***** Data below

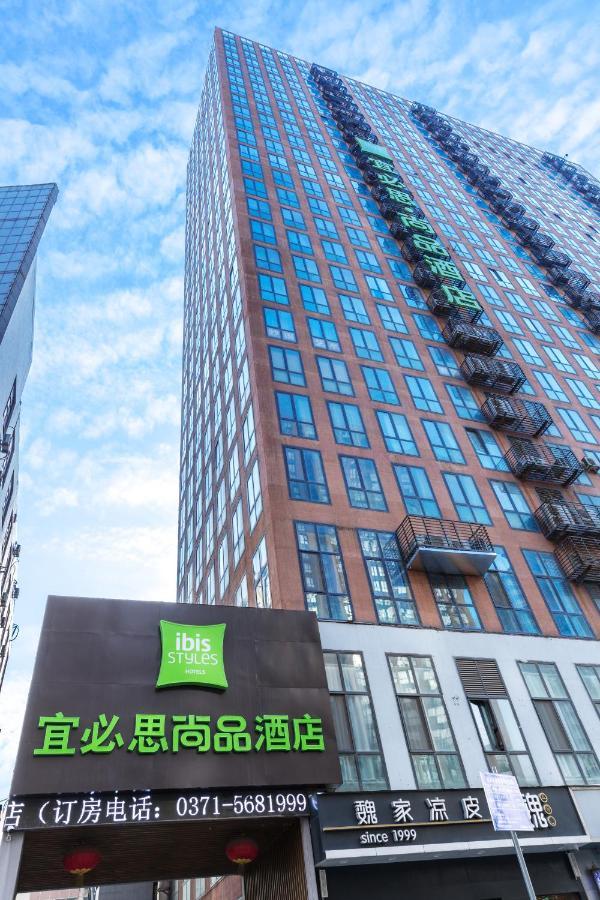 Отель Отель Ibis Styles Zhengzhou Intl Convention And Exhibition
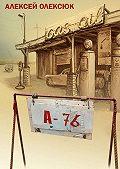 Алексей Олексюк -А76 (сборник)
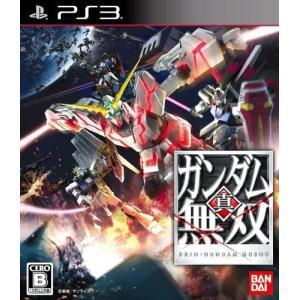 PlayStation 3 真・ガンダム無双 【中古】 westbeeeee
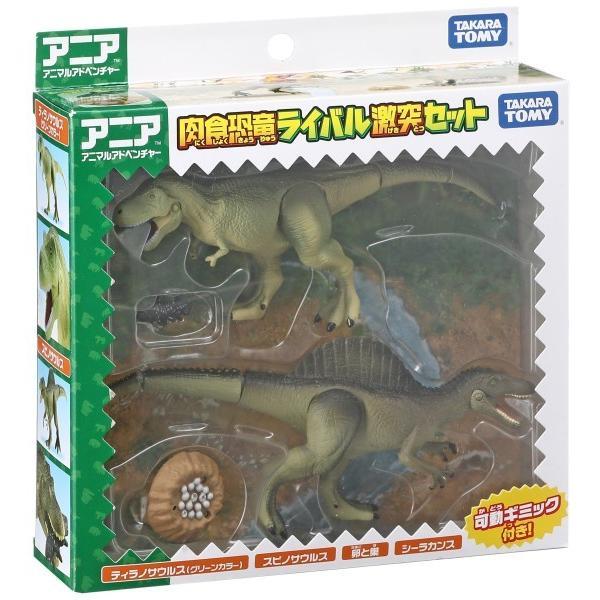 アニア AG-02 肉食恐竜ライバル激突セット|shimoyana|03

**********

Exercise
Starting at the line that contains "PlayStation 3 真・ガンダム無双 【中古】 westbeeeee", restate each line verbatim through the final line of the listing, skipping all pictures.

Answer to this task
 PlayStation 3 真・ガンダム無双 【中古】 westbeeeee
 アニア AG-02 肉食恐竜ライバル激突セット|shimoyana|03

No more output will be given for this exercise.